The closest thing to joy he was going to have for the rest of his days was making Amanda happy. If there was a hell, he already was going to burn in it. One more major sin wasn’t going to make it any worse. What he had to do now was figure out how to find Jamie Long and Sonny’s baby.

“We checked all the hospitals within a hundred-mile radius,” Kelly told him. “And I swore out a warrant with the county sheriff accusing her of stealing money and jewelry.”

“Call the sheriff and tell him that you were mistaken,” Gus said. “I will handle the search-privately. As far as anyone on this ranch or in this county is concerned, she left and was never heard from again.”

What he needed to do now was crawl inside the girl’s head. What were her needs?

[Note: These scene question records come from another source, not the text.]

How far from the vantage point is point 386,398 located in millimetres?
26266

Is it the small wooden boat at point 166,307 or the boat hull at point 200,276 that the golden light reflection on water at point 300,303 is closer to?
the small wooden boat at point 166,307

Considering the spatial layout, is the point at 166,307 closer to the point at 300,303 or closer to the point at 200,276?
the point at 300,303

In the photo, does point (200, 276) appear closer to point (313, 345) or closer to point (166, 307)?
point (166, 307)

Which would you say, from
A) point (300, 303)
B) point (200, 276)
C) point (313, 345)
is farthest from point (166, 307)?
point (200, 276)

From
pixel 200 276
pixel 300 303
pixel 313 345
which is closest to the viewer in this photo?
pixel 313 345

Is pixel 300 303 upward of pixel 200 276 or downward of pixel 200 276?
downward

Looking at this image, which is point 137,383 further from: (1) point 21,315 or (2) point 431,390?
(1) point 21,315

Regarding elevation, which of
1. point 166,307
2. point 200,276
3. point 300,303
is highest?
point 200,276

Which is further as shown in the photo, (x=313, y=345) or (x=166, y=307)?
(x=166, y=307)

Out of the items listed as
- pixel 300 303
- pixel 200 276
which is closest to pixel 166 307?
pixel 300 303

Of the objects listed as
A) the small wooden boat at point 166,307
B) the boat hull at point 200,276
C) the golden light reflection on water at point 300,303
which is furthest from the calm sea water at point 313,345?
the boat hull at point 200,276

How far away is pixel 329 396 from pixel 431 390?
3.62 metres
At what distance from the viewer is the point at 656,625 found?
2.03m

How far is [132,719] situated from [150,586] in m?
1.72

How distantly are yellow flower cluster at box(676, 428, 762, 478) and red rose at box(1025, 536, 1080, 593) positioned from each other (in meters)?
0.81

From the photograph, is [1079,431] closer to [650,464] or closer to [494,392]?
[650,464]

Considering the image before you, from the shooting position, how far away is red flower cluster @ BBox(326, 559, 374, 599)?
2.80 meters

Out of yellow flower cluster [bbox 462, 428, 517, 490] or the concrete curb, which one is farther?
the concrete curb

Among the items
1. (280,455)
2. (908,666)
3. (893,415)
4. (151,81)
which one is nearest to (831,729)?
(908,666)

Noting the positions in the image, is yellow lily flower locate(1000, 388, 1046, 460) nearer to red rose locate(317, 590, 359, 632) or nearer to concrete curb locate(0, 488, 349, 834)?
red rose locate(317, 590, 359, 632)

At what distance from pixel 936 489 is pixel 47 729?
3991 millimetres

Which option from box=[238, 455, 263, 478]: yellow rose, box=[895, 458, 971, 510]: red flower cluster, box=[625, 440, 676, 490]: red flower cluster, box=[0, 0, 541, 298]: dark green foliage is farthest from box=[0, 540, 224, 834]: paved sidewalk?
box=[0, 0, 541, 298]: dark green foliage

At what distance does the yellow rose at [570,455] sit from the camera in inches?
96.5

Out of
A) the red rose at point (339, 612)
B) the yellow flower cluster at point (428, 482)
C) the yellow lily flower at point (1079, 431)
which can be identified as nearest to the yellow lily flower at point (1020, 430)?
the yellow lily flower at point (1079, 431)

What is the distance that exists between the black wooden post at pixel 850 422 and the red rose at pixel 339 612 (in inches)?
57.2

Gus took one more look around the pitiful little dwelling, then walked out onto the porch and pulled his cell phone from his pocket. The message on the tiny screen informed him that service was not available. Which irritated him. Even if the population density in Marshall County wasn’t significantly higher than that of the moon, it was ridiculous not to have reliable cell-phone service.

He motioned to Kelly and headed for her vehicle.

After she dropped him off at the ranch house, he went straight to his bedroom, where the phone line was secure.

A man’s voice answered.

“I’m at the ranch,” Gus said. “I need you to come right away.”

“Is this official or unofficial business?”

“Unofficial,” Gus said.

Then he sat staring at nothing.

Montgomery. It was hard to believe that she was really dead. She had always been there for him. Always. He shouldn’t have yelled at her. He’d been yelling a lot lately. The pompous, swaggering ignoramus they’d put in the White House thought that he should actually be in charge. If Gus hadn’t been so aggravated with him, he wouldn’t have lost his temper with Montgomery.